Своего врача Сидоров очень любил за самоотдачу и юмор и очень жалел, что вместе зимовать как-то больше не получалось. Помня рассказы Сидорова, я спросил Леонида, насколько полезны для здоровья танцы голышом на льду в сорокаградусный мороз с ветром.
— В качестве обязательных физических упражнений я их не рекомендую, — док сощурился, — но в определенных обстоятельствах, чтобы развеселить публику… Подробности? Когда льдину разломало, Сидоров разбил нас по бригадам: одни работают до упора, другие пару часов отдыхают, потом — смена. И вот, отработав, мы с поваром ввалились в свой домик, разделись до трусов и заснули, кажется, раньше, чем упали на нары. Но ненадолго: услышали во сне треск, домик покачнулся, накренился… Жуткие мгновения, особенно спросонья!
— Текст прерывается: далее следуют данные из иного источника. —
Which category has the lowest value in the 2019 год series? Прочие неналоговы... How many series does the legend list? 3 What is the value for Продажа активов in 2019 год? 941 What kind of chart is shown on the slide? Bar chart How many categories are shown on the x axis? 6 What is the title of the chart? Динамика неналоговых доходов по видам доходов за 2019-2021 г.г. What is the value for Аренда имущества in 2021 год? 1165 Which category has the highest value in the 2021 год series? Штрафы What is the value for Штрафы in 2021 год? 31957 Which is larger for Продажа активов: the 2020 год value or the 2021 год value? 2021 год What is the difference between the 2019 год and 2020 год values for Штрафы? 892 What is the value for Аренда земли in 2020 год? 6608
Выскочили раздетые, видим, домик завис над двухметровой трещиной и раздумывает, как ему поступить дальше: сразу нырнуть в трещину или еще послужить человечеству. До кают-компании не добраться, повсюду развело, до других домиков тоже; а мороз, ветер! Прыгаем на своем обломке на глазах у ребят, а они тоже спасаются — правда, не столь легкомысленно одетые; нашли мы мешок с марлей, стали плясать на нем, а не на льду — все равно мороз прохватывает до печенок. И тут меня пришпорила пренеприятнейшая мысль: ведь в докладной обязательно напишут, что доктор замерз потому, что не успел надеть штаны. И заголовок в газете: «Героическая смерть без штанов». Поделился этой вдохновляющей мыслью с поваром, она произвела на него неотразимое впечатление, и он вызвался проскочить в домик за одеждой. Но весил повар за сто килограммов, я вынес ему благодарность за рвение и пошел сам. В «Золотой лихорадке» есть очень смешная сцена: Чаплин бегает по домику, который завис над бездной. Примерно такая же ситуация, ступишь не туда, куда надо, — и вместе с домиком уйдешь в преисподнюю. Но если голод не тетка, то холод тоже не родной дядя, согласны? Дрожа каждой клеточкой тела — в данном случае удобно сказать, что от холода, а не от страха, — проник в домик, слегка вместе с ним покачался (в эти мгновения почему-то появилась икота — симптом, ждущий своего медицинского обоснования) и выбросил вещи на лед. Благороднейший домик! Он держался до конца, он позволил нам одеться — и только тогда послал нам последнее прости.